P&C: Do you think that your rock and roll background makes your music more enjoyable for parents?
Jason: Absolutely. For starters many of those parents (and grandparents) are old fans of the Scorchers or my solo work so they really get into listening to Farmer Jason with their kids. I also think all those years as a rocker have permanently infused into me the habit that no matter what the context, put as much energy and spirit into the performance as possible. Both kids and parents seem to relate to that.
P&C: What's the best advice that you can give to parents who want to teach their children about animals?
Jason: Even if it's just a fish or turtle, I wholeheartedly advise parents to get their child a pet that they are personally responsible for. That teaches invaluable lessons.
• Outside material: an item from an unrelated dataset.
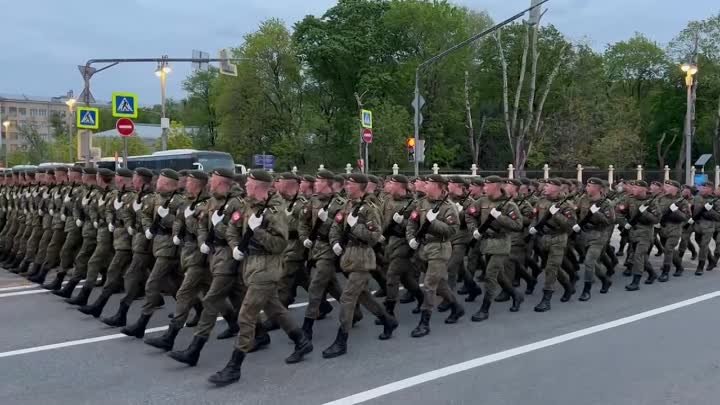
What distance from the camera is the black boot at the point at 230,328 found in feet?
23.6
P&C: How important do you think it is for children to grow up around animals?
Jason: I was extraordinarily lucky to grow up on a farm with animals everywhere and I loved every minute of it. Of course in these times very few folks live on farms, but anyone can have a pet. I do believe children learn priceless lessons from owning a pet. For starters, I can't imagine a better way to teach responsibility.
P&C: Do you have any pets?
Jason: We have a small hobby farm here in Tennessee with our chickens Lottie, Broodie Anne, Maybelline, Ella, Lizzy, Lod, the pony Tinkerbelle, a potbellied hog Petunia, two cats Velvet Elvis and Violet, and a crazy goat named Azalea. Azalea and Tinkerbelle are best friends. They are inseparable.
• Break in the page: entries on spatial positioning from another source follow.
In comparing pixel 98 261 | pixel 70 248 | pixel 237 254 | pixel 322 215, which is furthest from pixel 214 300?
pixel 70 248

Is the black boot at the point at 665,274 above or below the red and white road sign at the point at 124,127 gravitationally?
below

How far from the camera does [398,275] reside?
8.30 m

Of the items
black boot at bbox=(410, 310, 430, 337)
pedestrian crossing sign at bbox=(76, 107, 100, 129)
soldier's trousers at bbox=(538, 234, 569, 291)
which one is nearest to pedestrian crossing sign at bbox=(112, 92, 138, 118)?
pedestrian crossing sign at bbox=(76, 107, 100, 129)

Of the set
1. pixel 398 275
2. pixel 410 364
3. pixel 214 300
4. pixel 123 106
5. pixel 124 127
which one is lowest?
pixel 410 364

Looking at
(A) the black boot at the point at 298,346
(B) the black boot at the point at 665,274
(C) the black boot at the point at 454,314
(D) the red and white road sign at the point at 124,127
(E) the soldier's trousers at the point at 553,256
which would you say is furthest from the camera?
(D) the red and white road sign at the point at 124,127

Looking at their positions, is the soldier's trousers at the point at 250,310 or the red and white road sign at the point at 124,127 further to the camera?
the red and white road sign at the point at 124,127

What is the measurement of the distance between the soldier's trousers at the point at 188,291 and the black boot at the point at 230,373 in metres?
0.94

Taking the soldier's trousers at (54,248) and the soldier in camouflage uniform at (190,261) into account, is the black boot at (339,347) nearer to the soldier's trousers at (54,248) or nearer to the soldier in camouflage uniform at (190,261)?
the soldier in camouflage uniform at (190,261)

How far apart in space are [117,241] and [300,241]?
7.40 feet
P&C: What are some other ways that parents can use your songs to teach their children about animals and nature?
Jason: The song "Forest Rhymes" is a good tool to teach rhyming and simple lessons about animals. In that song I tell a riddle and have the kids give the answer to the riddle in a rhyme. When the kids become familiar with the answer you can make up new verses. The rhyme and rhythm structure is quite easy to work with.
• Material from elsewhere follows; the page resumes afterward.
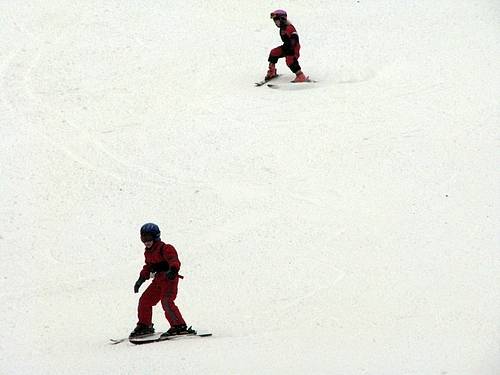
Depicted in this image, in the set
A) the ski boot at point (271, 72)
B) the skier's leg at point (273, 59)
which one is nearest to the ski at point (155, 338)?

P&C: Most of your songs have to do with life on a farm or near a forest. How can parents compensate if they don't have access to these places?
Jason: It's amazing the wildlife and nature areas that can be found in a city. Coyotes are now seen in downtown Los Angeles and peregrine falcons live in Manhattan. Point being, there are lots of ways to experience the outdoors even in inner cities, although it takes a little research and exploration. City parks are a great place to start. Often the trees in those parks are old growth and contain incredibly complex ecosystems.
P&C: You're great at keeping everyone's attention during your public appearances. Are there any tips that you can give parents who want to play games or hold sing-a-longs for large groups of kids?
Jason: I always assume that no one has heard my songs. Arranging the music so you sing the line and have the kids repeat it back seems to work the best.
P&C: Have you started working on anything new lately?
Jason: I am developing ideas for a Farmer Jason TV series, and of course I am always doing shows and honing in on my live performances. In April I am doing the first European tour by an American children's music artist at this level. I can't wait to see little Dutch kids crowing like roosters, but then rooster crowing is the universal language!